Investing in property has always had huge appeal. When you buy a house, you have something that you can physically use, not just a piece of paper – but something real. Plus, once you buy enough properties, you can create a healthy income for yourself by renting them out.

This is my plan over the next couple of years and ideally I’d like to get my first buy to let in 2022 – I’m so excited about this prospect but it is going to get me to the status of financial freedom that I’m after. Not necessarily for early retirement as I love working and helping people but to give me the freedom of choice about how I spend my time.

Getting to that stage, however, can be a challenge. Just buying a single residential unit and hoping that it will provide sufficient income just won’t cut it. After taxes and fees, most investors are only making around 5 percent – which isn’t great.

The trick here is to get smart with your investments. In this post, we take a look at how even the average investor or family can become a property mogul. It’s hard, but it’s not as difficult as you might think. 

 

Find Out Where Everyone Is Looking And Then Go The Other Way

Just like other markets, property goes through cycles and trends. One minute, a certain aspect of it is popular, and then the next another. 

The trick here is to avoid getting swept along with the crowd. If everyone is becoming obsessed with homes of multiple occupancy, you should look the other way. Or if people start getting interested in land, you should consider commercial lets. 

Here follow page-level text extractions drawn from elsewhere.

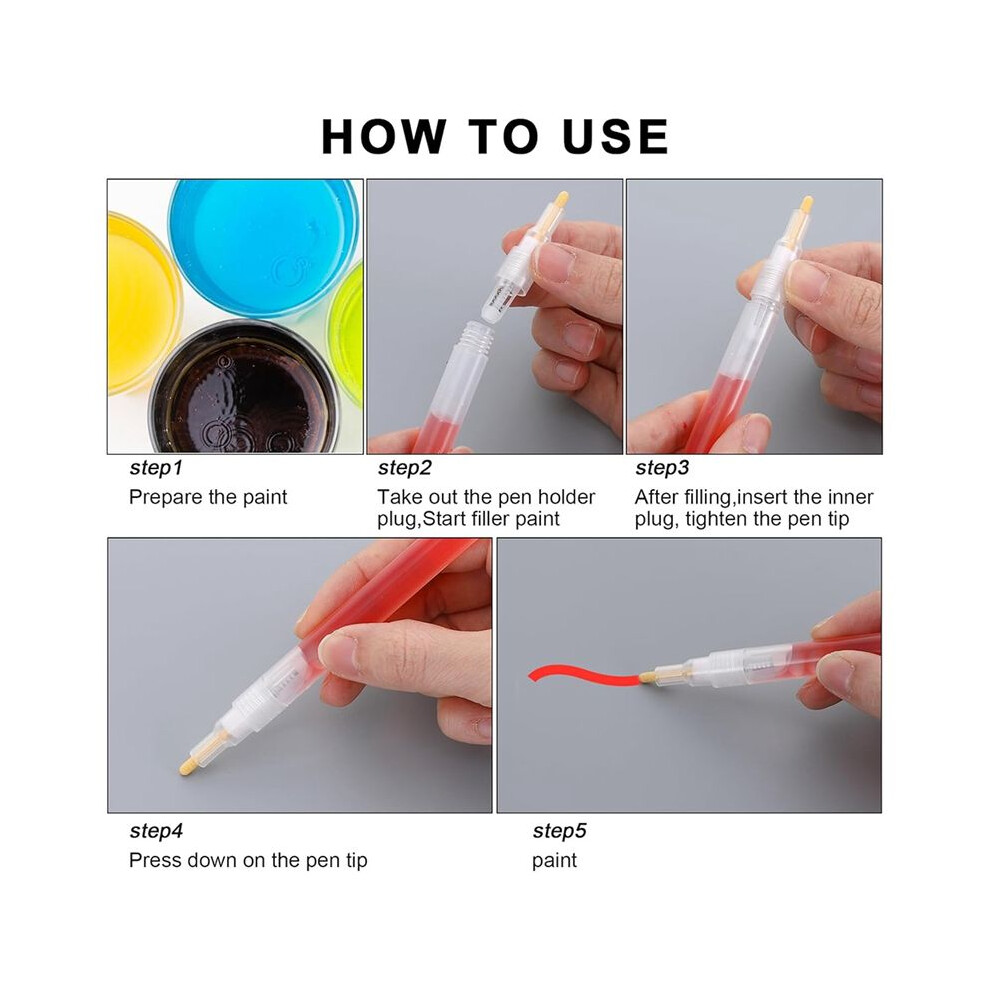 HOW TO USE

step1
Prepare the paint

step2
Take out the pen holder plug,Start filler paint

step3
After filling,insert the inner plug, tighten the pen tip

step4
Press down on the pen tip

step5
paint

The reason for this is simple: if people are interested in a particular property asset, it pushes the price up. And when this happens, it lowers expected returns. 

 

Go Deep

When considering investing in a property, try to look beyond the building itself to the wider context. Take a look at the local economy and ask yourself whether it is going in the right direction or not. Investigate the unemployment rate, local taxes and what’s happened to house prices over the last ten years. See what new projects are planned in the area and whether these might give you a return on your investment. 

If you’re looking for information, Search Party Property is a good place to start. Sites like these provide in-depth insights into the market and support investors in their decision-making. 

 

Be More Discerning

Don’t just go for the first property you find. Instead, be as picky as you can, taking as many variables into account as possible. 

Property moguls always visit the properties that they want to buy in person. This simple action allows them to get up close and personal with the building to figure out whether they should bother investing in it or not. Some properties can appear cheap but are hiding problems, while others seem expensive, yet still offer tremendous value. 

 

Ignore The Hype

The property market is rife with hype. When things are going well, investors can believe the most outlandish things. 

The trick here is to ignore as much of this chitter-chatter. Find your system and focus on the fundamentals. Don’t allow anyone to make decisions for you, based on what’s popular. You have to become an independent thinker, unswayed by the opinions of others. 

So, there you have it: some of the things you’ll need to do if you want to become a property mogul. I’d love to know if you’re on the same journey as me to financial freedom through property investment!